Exercise brief: Nothing should be left out: output all of the entries exactly.
▬▬▬▬▬▬▬▬▬▬
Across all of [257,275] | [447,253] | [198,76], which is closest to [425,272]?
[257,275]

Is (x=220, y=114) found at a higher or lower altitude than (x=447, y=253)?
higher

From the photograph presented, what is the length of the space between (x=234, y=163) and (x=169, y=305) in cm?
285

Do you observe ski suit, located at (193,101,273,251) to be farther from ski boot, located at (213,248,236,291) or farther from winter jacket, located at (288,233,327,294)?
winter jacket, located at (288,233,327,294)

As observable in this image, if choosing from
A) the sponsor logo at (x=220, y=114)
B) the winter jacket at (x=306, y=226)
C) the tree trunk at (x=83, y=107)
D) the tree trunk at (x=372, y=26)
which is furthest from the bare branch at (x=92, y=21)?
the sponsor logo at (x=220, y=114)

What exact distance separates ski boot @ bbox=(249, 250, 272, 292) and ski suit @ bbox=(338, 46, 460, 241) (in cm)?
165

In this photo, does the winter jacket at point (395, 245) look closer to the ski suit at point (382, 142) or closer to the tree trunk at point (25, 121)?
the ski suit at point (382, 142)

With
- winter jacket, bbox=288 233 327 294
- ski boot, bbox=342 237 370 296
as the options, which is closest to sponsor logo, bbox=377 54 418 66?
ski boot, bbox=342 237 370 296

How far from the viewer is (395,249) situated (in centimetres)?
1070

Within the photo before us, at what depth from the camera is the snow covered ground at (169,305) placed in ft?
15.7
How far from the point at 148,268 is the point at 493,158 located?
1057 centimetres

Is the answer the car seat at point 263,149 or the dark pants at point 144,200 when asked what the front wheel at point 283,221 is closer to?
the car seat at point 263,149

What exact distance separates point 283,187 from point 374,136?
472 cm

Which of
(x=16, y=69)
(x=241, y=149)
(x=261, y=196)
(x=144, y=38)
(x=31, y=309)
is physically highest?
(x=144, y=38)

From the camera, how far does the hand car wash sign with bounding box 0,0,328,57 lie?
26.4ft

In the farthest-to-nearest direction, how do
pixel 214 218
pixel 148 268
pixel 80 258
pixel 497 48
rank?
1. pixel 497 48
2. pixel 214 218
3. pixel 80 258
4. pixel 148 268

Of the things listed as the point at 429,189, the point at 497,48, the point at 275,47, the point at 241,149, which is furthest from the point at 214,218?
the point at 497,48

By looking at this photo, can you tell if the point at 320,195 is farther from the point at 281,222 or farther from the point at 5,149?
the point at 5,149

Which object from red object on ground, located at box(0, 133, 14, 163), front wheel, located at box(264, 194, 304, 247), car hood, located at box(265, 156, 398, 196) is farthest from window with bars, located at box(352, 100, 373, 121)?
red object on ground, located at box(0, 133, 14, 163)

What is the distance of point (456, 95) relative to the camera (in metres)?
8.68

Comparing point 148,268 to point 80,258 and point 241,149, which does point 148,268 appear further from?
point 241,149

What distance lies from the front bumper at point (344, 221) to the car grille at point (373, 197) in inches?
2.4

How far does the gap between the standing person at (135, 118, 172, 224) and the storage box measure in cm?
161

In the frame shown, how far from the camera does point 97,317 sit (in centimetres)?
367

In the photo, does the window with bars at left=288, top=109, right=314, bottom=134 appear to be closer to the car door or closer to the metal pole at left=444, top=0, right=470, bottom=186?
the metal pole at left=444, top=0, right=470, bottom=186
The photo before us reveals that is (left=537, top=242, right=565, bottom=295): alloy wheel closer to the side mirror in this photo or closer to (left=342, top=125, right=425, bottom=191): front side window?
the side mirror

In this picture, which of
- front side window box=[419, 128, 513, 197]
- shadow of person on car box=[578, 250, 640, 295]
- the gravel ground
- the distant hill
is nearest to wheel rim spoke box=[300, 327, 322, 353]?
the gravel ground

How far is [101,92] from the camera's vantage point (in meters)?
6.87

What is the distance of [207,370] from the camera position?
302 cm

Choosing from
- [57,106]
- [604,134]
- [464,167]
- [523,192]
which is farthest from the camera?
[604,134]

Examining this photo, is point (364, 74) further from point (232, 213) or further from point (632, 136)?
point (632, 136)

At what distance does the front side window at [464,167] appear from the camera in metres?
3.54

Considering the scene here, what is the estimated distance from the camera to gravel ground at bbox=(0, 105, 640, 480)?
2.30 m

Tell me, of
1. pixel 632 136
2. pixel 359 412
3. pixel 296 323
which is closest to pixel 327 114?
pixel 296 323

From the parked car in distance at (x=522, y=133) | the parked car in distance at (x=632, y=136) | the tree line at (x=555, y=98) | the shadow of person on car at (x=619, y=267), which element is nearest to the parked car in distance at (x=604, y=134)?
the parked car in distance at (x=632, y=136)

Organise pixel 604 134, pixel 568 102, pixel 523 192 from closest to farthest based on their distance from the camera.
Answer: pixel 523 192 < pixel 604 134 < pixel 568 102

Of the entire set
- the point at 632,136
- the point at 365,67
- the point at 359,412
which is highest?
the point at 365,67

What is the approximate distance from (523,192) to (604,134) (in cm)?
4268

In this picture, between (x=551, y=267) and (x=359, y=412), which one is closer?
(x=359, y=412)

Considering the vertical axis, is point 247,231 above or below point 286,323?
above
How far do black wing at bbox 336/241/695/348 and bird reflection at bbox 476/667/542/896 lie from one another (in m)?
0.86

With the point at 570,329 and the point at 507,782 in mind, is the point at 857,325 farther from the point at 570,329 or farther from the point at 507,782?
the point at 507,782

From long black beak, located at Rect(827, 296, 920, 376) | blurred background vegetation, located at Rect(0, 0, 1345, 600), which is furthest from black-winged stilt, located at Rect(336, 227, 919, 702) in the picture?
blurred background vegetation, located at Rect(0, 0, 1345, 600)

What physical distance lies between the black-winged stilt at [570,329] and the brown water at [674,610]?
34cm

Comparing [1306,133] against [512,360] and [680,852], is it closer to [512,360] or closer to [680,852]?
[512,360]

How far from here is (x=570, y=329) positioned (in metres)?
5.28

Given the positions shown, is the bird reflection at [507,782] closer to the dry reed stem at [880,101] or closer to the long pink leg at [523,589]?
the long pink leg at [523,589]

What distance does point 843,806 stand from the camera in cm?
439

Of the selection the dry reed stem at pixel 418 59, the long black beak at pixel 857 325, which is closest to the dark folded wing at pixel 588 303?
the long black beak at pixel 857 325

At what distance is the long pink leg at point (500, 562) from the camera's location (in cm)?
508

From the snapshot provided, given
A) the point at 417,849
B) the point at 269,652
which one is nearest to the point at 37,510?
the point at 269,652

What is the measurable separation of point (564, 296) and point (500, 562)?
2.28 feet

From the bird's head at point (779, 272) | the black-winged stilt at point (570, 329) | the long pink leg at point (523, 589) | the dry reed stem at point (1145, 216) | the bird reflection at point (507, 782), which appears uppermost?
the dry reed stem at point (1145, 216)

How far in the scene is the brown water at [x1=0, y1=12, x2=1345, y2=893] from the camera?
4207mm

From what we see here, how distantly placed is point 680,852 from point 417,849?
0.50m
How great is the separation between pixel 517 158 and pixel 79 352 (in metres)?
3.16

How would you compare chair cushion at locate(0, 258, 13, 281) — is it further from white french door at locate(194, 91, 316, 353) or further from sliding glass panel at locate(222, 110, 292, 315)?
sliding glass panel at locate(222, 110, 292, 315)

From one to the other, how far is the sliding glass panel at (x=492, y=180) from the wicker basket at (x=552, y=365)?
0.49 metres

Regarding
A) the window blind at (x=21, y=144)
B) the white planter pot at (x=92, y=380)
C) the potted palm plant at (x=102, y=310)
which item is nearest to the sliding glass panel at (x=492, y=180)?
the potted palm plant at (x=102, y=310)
▬▬▬▬▬▬▬▬▬▬
Correct result:
Across all of [257,275] | [447,253] | [198,76], which is closest to [425,272]?
[257,275]

Is (x=220, y=114) found at a higher or lower altitude than (x=447, y=253)?
higher

From the photograph presented, what is the length of the space between (x=234, y=163) and (x=169, y=305) in cm?
285

Do you observe ski suit, located at (193,101,273,251) to be farther from ski boot, located at (213,248,236,291) or farther from winter jacket, located at (288,233,327,294)?
winter jacket, located at (288,233,327,294)

As observable in this image, if choosing from
A) the sponsor logo at (x=220, y=114)
B) the winter jacket at (x=306, y=226)
C) the tree trunk at (x=83, y=107)
D) the tree trunk at (x=372, y=26)
which is furthest from the bare branch at (x=92, y=21)?
the sponsor logo at (x=220, y=114)

What exact distance separates ski boot @ bbox=(249, 250, 272, 292) and ski suit @ bbox=(338, 46, 460, 241) (in cm)?
165

In this photo, does the winter jacket at point (395, 245) look closer to the ski suit at point (382, 142) or closer to the tree trunk at point (25, 121)?
the ski suit at point (382, 142)

With
- winter jacket, bbox=288 233 327 294
- ski boot, bbox=342 237 370 296
as the options, which is closest to sponsor logo, bbox=377 54 418 66?
ski boot, bbox=342 237 370 296

How far from the viewer is (395,249) situated (in centimetres)?
1070

Within the photo before us, at what depth from the camera is the snow covered ground at (169,305) placed in ft?
15.7
How far from the point at 148,268 is the point at 493,158 located?
1057 centimetres

Is the answer the car seat at point 263,149 or the dark pants at point 144,200 when asked what the front wheel at point 283,221 is closer to?
the car seat at point 263,149

What exact distance separates point 283,187 from point 374,136?
472 cm

Which of
(x=16, y=69)
(x=241, y=149)
(x=261, y=196)
(x=144, y=38)
(x=31, y=309)
is physically highest?
(x=144, y=38)

From the camera, how far does the hand car wash sign with bounding box 0,0,328,57 lie?
26.4ft

In the farthest-to-nearest direction, how do
pixel 214 218
pixel 148 268
pixel 80 258
pixel 497 48
rank?
1. pixel 497 48
2. pixel 214 218
3. pixel 80 258
4. pixel 148 268

Of the things listed as the point at 429,189, the point at 497,48, the point at 275,47, the point at 241,149, which is furthest from the point at 214,218?
the point at 497,48

By looking at this photo, can you tell if the point at 320,195 is farther from the point at 281,222 or farther from the point at 5,149?
the point at 5,149

Which object from red object on ground, located at box(0, 133, 14, 163), front wheel, located at box(264, 194, 304, 247), car hood, located at box(265, 156, 398, 196) is farthest from window with bars, located at box(352, 100, 373, 121)?
red object on ground, located at box(0, 133, 14, 163)

What is the distance of point (456, 95) relative to the camera (in metres)?
8.68

Comparing point 148,268 to point 80,258 and point 241,149, which does point 148,268 appear further from?
point 241,149

What distance lies from the front bumper at point (344, 221) to the car grille at point (373, 197) in inches?
2.4

How far does the gap between the standing person at (135, 118, 172, 224) and the storage box measure in cm?
161

In the frame shown, how far from the camera does point 97,317 sit (in centimetres)?
367

In the photo, does the window with bars at left=288, top=109, right=314, bottom=134 appear to be closer to the car door or closer to the metal pole at left=444, top=0, right=470, bottom=186?
the metal pole at left=444, top=0, right=470, bottom=186
The photo before us reveals that is (left=537, top=242, right=565, bottom=295): alloy wheel closer to the side mirror in this photo or closer to (left=342, top=125, right=425, bottom=191): front side window?
the side mirror

In this picture, which of
- front side window box=[419, 128, 513, 197]
- shadow of person on car box=[578, 250, 640, 295]
- the gravel ground
- the distant hill
is nearest to wheel rim spoke box=[300, 327, 322, 353]?
the gravel ground

How far is [101,92] from the camera's vantage point (in meters)?
6.87

What is the distance of [207,370] from the camera position?
302 cm

Choosing from
- [57,106]
- [604,134]
- [464,167]
- [523,192]
which is farthest from the camera?
[604,134]

Examining this photo, is point (364, 74) further from point (232, 213) or further from point (632, 136)?
point (632, 136)

At what distance does the front side window at [464,167] appear from the camera in metres?
3.54

Considering the scene here, what is the estimated distance from the camera to gravel ground at bbox=(0, 105, 640, 480)?
2.30 m

Tell me, of
1. pixel 632 136
2. pixel 359 412
3. pixel 296 323
which is closest to pixel 327 114?
pixel 296 323

From the parked car in distance at (x=522, y=133) | the parked car in distance at (x=632, y=136) | the tree line at (x=555, y=98) | the shadow of person on car at (x=619, y=267), which element is nearest to the parked car in distance at (x=604, y=134)?
the parked car in distance at (x=632, y=136)

Organise pixel 604 134, pixel 568 102, pixel 523 192 from closest to farthest based on their distance from the camera.
Answer: pixel 523 192 < pixel 604 134 < pixel 568 102

Of the entire set
- the point at 632,136
- the point at 365,67
- the point at 359,412
which is highest?
the point at 365,67

What is the approximate distance from (523,192) to (604,134) (in cm)?
4268

In this picture, between (x=551, y=267) and (x=359, y=412), which one is closer?
(x=359, y=412)

Considering the vertical axis, is point 247,231 above or below point 286,323?
above
How far do black wing at bbox 336/241/695/348 and bird reflection at bbox 476/667/542/896 lie from one another (in m)?
0.86

With the point at 570,329 and the point at 507,782 in mind, is the point at 857,325 farther from the point at 570,329 or farther from the point at 507,782?
the point at 507,782

From long black beak, located at Rect(827, 296, 920, 376) | blurred background vegetation, located at Rect(0, 0, 1345, 600), which is furthest from black-winged stilt, located at Rect(336, 227, 919, 702) in the picture?
blurred background vegetation, located at Rect(0, 0, 1345, 600)

What physical distance lies between the black-winged stilt at [570,329] and the brown water at [674,610]?
34cm

Comparing [1306,133] against [512,360] and [680,852], is it closer to [512,360] or closer to [680,852]?
[512,360]

How far from here is (x=570, y=329) positioned (in metres)?
5.28

Given the positions shown, is the bird reflection at [507,782] closer to the dry reed stem at [880,101] or closer to the long pink leg at [523,589]?
the long pink leg at [523,589]

What distance does point 843,806 stand from the camera in cm?
439

Of the selection the dry reed stem at pixel 418 59, the long black beak at pixel 857 325, which is closest to the dark folded wing at pixel 588 303?
the long black beak at pixel 857 325

At what distance is the long pink leg at point (500, 562) from the camera's location (in cm)?
508

From the snapshot provided, given
A) the point at 417,849
B) the point at 269,652
which one is nearest to the point at 37,510?
the point at 269,652

What is the measurable separation of point (564, 296) and point (500, 562)?
2.28 feet

From the bird's head at point (779, 272) | the black-winged stilt at point (570, 329) | the long pink leg at point (523, 589) | the dry reed stem at point (1145, 216) | the bird reflection at point (507, 782), which appears uppermost?
the dry reed stem at point (1145, 216)

How far in the scene is the brown water at [x1=0, y1=12, x2=1345, y2=893] from the camera?
4207mm

From what we see here, how distantly placed is point 680,852 from point 417,849?
0.50m
How great is the separation between pixel 517 158 and pixel 79 352 (in metres)?
3.16

How would you compare chair cushion at locate(0, 258, 13, 281) — is it further from white french door at locate(194, 91, 316, 353) or further from sliding glass panel at locate(222, 110, 292, 315)?
sliding glass panel at locate(222, 110, 292, 315)

From one to the other, how far is the sliding glass panel at (x=492, y=180) from the wicker basket at (x=552, y=365)?
0.49 metres

Regarding
A) the window blind at (x=21, y=144)
B) the white planter pot at (x=92, y=380)
C) the potted palm plant at (x=102, y=310)
which item is nearest to the sliding glass panel at (x=492, y=180)?
the potted palm plant at (x=102, y=310)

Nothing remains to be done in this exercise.